Ce test a été réalisé à partir d’une version dématérialisée, sur PS4, fournie par l’éditeur.

Once upon a time …

En 1985, dans un lointain royaume, naissait la série The Bard’s Tale sur Apple II. Porté quelques années plus tard sur une grande partie des machines du moment, comme le Commodore 64, l’Amstrad CPC, l’Amiga, l’Atari ST et même la petite NES, le premier épisode fut accueilli avec succès par la presse de l’époque. Edité par Electronic Arts et développé par Interplay Productions à qui l’on doit au passage l’une des plus grande série de jeux de rôle post-nucléaire, à savoir Fallout, le jeu marqua notamment par la qualité de ses graphismes et la profondeur de ses quêtes. Des années suivirent et la licence continua d’étendre son univers à travers deux suites et un remake orienté hack’n slash, jusqu’à ce qu’un élément perturbateur survienne.

Le studio Interplay dû fermer ses portes pour cause de problèmes financiers, laissant malheureusement derrière lui, une grande communauté de joueurs à l’abandon. Mais le conte était loin d’avoir une fin puisqu’en 2015, les créateurs de Wasteland 2 et Torment, qui faisaient semble-t-il partie de ces nombreux fans, lançèrent une campagne Kickstarter dans le but de concrétiser un de leurs rêves : jouer à un quatrième épisode de The Bard’s Tale. Surpassant largement ses objectifs de contribution, The Bard’s Tale IV est sorti le 18 septembre 2018 sur PC, et à présent, sur PS4 et Xbox One dans une édition Director’s Cut. Simple mise à jour ou véritable nouvelle version, la différence entre les deux ne semble ici pas évident à définir à tous les niveaux, même après un an de développement.

Une chanson douce

Que les plus jeunes se rassurent, il n’est pas nécessaire d’avoir jouer aux précédents épisodes pour pouvoir aborder The Bard’s Tale IV. Si les trois premiers volets suivaient plus ou moins la même trame, l’histoire de ce nouveau chapitre s’intègre indépendamment dans l’univers de la série. Toutefois, si l’envie venait à certains de découvrir les origines de la licence d’Interplay, il est toujours bon de savoir que la trilogie a récemment été portée sur PC, PS4 et Xbox One et qu’elle est directement disponible via ce montage final.

Portée par les poèmes chantés d’un barde tel Jaskier au coin du feu, l’histoire de The Bard’s Tale IV prend place dans les terres de Caith, plus exactement à Skara Brae, une petite cité dont la tranquillité a récemment été perturbée par l’arrivée d’une secte religieuse. Loin de propager un message d’amour et de paix, ce groupe qui se fait appeler les Fatherites ont imposé leur règne en pendant Nain, Elfe, Troll et tout autre personne utilisant la magie. Faisant partie de cette dernière catégorie, la guilde des aventuriers dont le joueur est membre se retrouve ainsi accusée de blasphème et condamnée à la corde.

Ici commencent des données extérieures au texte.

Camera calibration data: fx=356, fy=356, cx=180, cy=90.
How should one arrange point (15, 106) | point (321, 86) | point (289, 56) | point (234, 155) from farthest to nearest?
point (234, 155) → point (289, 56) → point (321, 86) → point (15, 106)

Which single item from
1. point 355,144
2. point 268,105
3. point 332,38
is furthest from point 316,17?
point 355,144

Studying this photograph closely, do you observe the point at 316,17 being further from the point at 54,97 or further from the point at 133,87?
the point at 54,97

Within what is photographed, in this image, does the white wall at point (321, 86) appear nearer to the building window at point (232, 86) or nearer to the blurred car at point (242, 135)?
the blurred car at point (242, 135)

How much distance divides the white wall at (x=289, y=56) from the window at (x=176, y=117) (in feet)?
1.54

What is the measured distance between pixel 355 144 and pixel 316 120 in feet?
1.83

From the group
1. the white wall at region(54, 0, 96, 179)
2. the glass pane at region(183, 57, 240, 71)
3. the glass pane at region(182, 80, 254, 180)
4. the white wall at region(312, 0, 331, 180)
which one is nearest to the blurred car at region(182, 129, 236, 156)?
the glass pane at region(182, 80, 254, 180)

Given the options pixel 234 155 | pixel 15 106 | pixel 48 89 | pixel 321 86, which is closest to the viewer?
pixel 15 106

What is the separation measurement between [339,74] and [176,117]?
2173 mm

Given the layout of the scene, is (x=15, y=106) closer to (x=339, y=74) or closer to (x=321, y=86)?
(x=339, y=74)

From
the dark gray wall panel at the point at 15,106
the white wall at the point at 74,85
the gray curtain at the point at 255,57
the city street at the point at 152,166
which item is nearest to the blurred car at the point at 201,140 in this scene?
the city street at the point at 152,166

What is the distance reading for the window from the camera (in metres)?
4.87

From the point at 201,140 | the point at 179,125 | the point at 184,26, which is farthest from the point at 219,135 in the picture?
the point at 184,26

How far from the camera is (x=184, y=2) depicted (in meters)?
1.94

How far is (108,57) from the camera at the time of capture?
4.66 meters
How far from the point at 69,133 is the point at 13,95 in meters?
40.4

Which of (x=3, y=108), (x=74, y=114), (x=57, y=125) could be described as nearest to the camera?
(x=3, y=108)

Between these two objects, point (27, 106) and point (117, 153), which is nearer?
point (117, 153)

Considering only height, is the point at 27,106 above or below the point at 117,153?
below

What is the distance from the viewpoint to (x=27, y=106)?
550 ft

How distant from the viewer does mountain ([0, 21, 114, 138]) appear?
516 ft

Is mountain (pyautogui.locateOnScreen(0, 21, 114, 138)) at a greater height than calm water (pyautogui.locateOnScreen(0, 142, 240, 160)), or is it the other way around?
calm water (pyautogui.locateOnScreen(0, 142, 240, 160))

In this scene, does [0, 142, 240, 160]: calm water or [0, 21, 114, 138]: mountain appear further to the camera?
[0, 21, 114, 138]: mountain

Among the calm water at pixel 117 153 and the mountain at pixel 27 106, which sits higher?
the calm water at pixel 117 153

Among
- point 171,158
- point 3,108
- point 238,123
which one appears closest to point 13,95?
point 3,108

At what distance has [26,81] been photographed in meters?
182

Si le contexte dans lequel nous plonge The Bard’s Tale IV a de quoi piquer les curiosités, la réalité en est tout autre concernant sa mise en scène et le développement narratif de ses personnages. En plus d’être sous-exploités, les enjeux scénaristiques sont qui plus est, balayés par un humour dépassés, ce qui n’aide pas à favoriser l’implication du joueur. Et même si avant de jouer pleinement les rebelles, il faut bien évidemment passer par la traditionnelle phase de création du héros. Ici sont proposées sept races à l’intérieur desquelles quatre classes peuvent être développées.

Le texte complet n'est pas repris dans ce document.